Штабс-капитан генерального штаба Кузьмин, занимавший выгодную позицию в одном из крепостных бастионов, живо опишет погребальную церемонию – с прохождением генералитета, вспугнутыми салютационной пальбой лошадьми, грозно накренившимся катафалком. (Последняя деталь могла бы очень пригодиться иным историческим романистам – как символ кризиса всей феодальной системы. Но они лишь переадресуют наблюдения Кузьмина нашему герою: нужды нет, что окна равелина не выходили на соборную площадь.)

17 сентября 1849 года Следственная комиссия завершила свои труды. В обстоятельном, с бюрократической честностью сооруженном докладе подробно исчислялись действия каждого обвиняемого.

Картина получилась довольно стройная.

А был ли заговор?

(К проблеме инакомыслия)

С самого начала процесса всему расследуемому делу был придан государственный вид. Но при всём старании ничего схожего, скажем, с заговором 14 декабря обнаружено не было.

Декабристов брали с оружием в руках. Это было открытое неповиновение, бунт на площади, военный мятеж. У мятежников существовали давние тщательно законспирированные организации, писаные уставы и т. д. В их замыслы входили государственный переворот, смена власти и – при определенных условиях – цареубийство. В их действиях – с точки зрения любого законодательства – наличествовал состав преступления.

На этот раз всё обстояло иначе. «Заговор идей» не повёл к настоящему делу. Вербальная оппозиция режиму не поколебала режим. О желательности тайного общества велись разговоры, но они кончались ничем. Поэтому для того, чтобы предать петрашевцев суду, необходимо было перво-наперво раздуть дело. С другой стороны, не следовало раздувать его слишком сильно.

Судьба отдельных людей оказалась в прямой зависимости от взаимоотношений отдельных частей государственного механизма.

Император Николай I, великий князь Михаил Павлович, цесаревич Алексей Николаевич, князь П.М. Волконский и граф А.X. Бенкендорф.

———

Продолжите приведенный выше фрагмент о деле петрашевцев с того места, где он обрывается.

———

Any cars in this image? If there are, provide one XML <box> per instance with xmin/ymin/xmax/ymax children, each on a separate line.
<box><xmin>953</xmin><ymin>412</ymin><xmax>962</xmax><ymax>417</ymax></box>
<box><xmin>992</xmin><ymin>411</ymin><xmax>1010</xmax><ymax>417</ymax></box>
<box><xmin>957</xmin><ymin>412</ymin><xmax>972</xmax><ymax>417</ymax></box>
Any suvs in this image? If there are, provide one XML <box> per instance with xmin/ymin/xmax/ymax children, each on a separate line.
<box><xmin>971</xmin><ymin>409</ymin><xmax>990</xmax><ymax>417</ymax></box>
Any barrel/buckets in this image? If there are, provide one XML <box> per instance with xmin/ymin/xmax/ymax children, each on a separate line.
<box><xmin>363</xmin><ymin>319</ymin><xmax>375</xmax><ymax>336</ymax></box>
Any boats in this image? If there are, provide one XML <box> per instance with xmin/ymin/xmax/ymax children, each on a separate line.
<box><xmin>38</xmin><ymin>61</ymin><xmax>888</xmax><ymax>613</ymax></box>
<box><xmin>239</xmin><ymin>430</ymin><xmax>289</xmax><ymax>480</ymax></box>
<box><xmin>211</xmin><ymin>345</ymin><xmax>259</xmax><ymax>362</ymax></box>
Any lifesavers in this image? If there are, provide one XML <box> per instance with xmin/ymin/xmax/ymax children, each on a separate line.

———

> _Ожидаемый ответ_:
С портрета, писанного Крюгером

И всё же было бы опрометчиво полагать (как это делают некоторые мемуаристы), что III Отделение лезло из кожи вон, чтобы преуменьшить серьёзность дела (чем, в частности, объясняют ласковость Дубельта на допросах). Это была бы вторая – и последняя – ошибка руководителей тайного сыска. К их счастью, ничего не надо было преуменьшать. Дубельт и его начальство могли испытывать удовлетворение уже от одной мысли, что никакого заговора нет и в помине и что сотрудники графа Перовского, желая быть большими католиками, чем папа, выглядят не очень солидно. III Отделение Собственной Его Императорского Величества канцелярии хотело бы намекнуть, что оно и уступило-то это дело Министерству внутренних дел только потому, что не усматривало в нём явной угрозы для безопасности государственной.

Дубельта абсолютно не волновало, какова будет мера наказания. Для него важно было подчеркнуть, что само явление, хотя и в высшей степени преступно, но всё же носит локальный характер.

Именно поэтому особое мнение действительного статского советника Липранди, уличающего Комиссию в том, что она в благодушии своём не разглядела всеобъемлющего общерусского заговора (принятие этой версии повлекло бы цепную реакцию арестов и возникновение тысяч новых дел, что теоретически представлялось возможным, но практически бесполезным), – это мнение было изящно, с комплиментами по адресу обвинителя отвергнуто Комиссией, которая в своём заключении недрогнувшей рукой записала: «…организованного общества пропаганды не обнаружено».

Но раз так, процесс заговорщиков превращался в судилище над инакомыслящими. Не обнаружив наличия преступных деяний (таковыми по необходимости были признаны чтение рефератов, произнесение речей и оглашение частных писем), следователи невольно констатировали чисто идеологический характер расследуемого дела. Криминальными были сочтены не поступки, но мысли. Согласно этой логике, Родиона Раскольникова следовало бы судить не за убийство им старухи-процентщицы, а за его газетную статью, где обосновывалось право на такого рода поступки.

Так – невзначай – обозначилась тема, которую через семнадцать лет гениально разовьёт один из нынешних обвинённых.

Правда, мечты о всеобщей гармонии, которыми вдохновлялись посетители «пятниц», имели мало общего с идефикс героя будущего романа. (Хотя, если вспомнить, Раскольников тоже печётся о благе.) Довольно далеки эти мечты и от нравственной диалектики другого теоретика – Ивана Карамазова. Общее здесь лишь то, что во главу угла ставится теория.

В 1849 году была осуждена идея [248]. Как и будущий автор «Преступления и наказания», судьи догадывались о её потенциальных возможностях.

Был ли Достоевский революционером?

Во всяком случае, он совершил такие поступки, которые не оставляют сомнений на этот счёт. Но нет оснований сомневаться и в его искренности, когда в своих показаниях он неодобрительно отзывается о перспективах «русского бунта».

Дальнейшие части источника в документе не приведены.